___ TEXTO APRESENTADO

Por: | 03/10/2025
ACOMPANHANTE
Muitos foram os fatores que fizeram minha cinefilia. Um engraçado e bem típico da época aconteceu entre a minha infância e primeira adolescência. Foi quando me tornei “acompanhante”.
Explico. Naquela época, anos cinquenta, acompanhante era aquela pessoa que ia a cinema com a função de fazer companhia a um casal de namorados, cujos pais não permitiam que os dois pombinhos fossem sós.
Para a mentalidade puritana das boas
famílias de então, o escurinho do cinema era perigoso – espaço clandestino onde tudo podia acontecer. Até porque outras alternativas de locais para troca de afagos mais ousados eram, então, raríssimas. Namorados aceitos em casa pela família eram mantidos no terraço, ou mesmo na calçada da casa, sempre vigiados por um espião: pai, mãe, tia, avó, ou irmãos.
Meu primeiro papel efetivo de acompanhante aconteceu em torno de 1954, eu com apenas oito anos de idade. Do lado esquerdo da nossa casa (Rua Alberto de Brito, Jaguaribe) moravam umas três ou quatro moças solteiras, com uma mãe viúva, zelosa e meio rabugenta. Nevinha era a mais velha delas, e nem por isso menos vigiada.
Pois Nevinha me tomava emprestado como acompanhante, e vi muitos filmes com ela e um seu namorado secreto. E, vejam que maravilha, o programa era mais extenso que a sessão de cinema. Era assim: com os devidos consentimentos, da mãe dela e da minha, Nevinha me pegava lá em casa, logo cedo, digamos às quatro da tarde, com o pretexto de visitar uma amiga, ou fazer compras, ou coisa assim. E aí íamos ao centro da cidade onde ela, sem a família saber - e o segredo eu devia guardar – encontrava esse namorado proibido, e, com ele passávamos o resto da tarde. Os pontos visitados podiam ser a Lagoa, a Bica, ou a Praça João Pessoa, qualquer lugar onde os dois se curtissem, e eu me entretivesse brincando.
Depois, claro, tinha que haver um lanchinho, pois a sessão de cinema só acontecia à noite, geralmente no Cine Jaguaribe. Como esperado, no cinema eu sentava lá na frente, onde, míope, sempre gostei de sentar, e o casalzinho de pombos lá atrás... E só Deus sabe o que acontecia lá atrás. Deus e talvez o fiscal do cinema.

______
___ DADOS BRUTOS

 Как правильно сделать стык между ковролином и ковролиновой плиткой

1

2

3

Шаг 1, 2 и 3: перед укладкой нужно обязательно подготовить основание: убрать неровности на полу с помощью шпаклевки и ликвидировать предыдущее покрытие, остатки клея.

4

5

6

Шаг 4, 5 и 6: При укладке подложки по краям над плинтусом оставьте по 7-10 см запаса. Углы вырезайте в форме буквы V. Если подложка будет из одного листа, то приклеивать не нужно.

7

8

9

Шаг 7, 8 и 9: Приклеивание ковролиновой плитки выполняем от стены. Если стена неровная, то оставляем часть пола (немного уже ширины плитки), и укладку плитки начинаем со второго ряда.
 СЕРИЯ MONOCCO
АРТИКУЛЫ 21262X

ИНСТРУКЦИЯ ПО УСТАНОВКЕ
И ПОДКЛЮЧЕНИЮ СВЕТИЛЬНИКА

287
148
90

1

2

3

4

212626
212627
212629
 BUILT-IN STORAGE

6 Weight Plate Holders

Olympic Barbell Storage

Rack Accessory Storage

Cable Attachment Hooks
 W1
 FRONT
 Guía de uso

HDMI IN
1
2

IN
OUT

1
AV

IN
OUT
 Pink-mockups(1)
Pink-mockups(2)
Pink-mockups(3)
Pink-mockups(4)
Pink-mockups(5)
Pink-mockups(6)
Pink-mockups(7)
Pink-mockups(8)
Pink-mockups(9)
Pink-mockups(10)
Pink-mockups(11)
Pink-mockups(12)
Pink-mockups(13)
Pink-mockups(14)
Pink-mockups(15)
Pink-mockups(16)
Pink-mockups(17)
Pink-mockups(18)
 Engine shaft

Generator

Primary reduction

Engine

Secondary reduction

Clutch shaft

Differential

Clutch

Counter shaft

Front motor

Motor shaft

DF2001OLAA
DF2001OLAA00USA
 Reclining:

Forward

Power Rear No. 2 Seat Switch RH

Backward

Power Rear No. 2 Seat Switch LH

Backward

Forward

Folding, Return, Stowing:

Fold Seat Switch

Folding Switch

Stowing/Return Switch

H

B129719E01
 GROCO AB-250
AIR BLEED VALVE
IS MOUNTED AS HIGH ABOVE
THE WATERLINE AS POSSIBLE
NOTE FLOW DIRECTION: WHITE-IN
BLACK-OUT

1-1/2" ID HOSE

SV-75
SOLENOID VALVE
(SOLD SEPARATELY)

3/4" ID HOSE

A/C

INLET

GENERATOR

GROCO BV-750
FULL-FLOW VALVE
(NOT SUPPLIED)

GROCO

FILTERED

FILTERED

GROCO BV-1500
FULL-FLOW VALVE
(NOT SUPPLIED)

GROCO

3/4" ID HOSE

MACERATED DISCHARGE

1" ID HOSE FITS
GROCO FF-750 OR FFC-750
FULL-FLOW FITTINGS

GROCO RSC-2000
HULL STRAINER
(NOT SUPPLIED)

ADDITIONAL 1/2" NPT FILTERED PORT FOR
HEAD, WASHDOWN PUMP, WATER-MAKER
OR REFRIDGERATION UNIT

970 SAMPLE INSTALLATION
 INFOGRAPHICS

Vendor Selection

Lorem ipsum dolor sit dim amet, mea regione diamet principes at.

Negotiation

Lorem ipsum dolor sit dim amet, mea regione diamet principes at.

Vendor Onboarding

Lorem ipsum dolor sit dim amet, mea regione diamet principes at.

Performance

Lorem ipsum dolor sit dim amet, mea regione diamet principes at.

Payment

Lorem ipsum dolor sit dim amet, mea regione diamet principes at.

______

Copie fielmente o trecho da crônica sobre o acompanhante de namorados no cinema, começando em "Meu primeiro papel" e seguindo até "isso menos vigiada.".

Meu primeiro papel efetivo de acompanhante aconteceu em torno de 1954, eu com apenas oito anos de idade. Do lado esquerdo da nossa casa (Rua Alberto de Brito, Jaguaribe) moravam umas três ou quatro moças solteiras, com uma mãe viúva, zelosa e meio rabugenta. Nevinha era a mais velha delas, e nem por isso menos vigiada.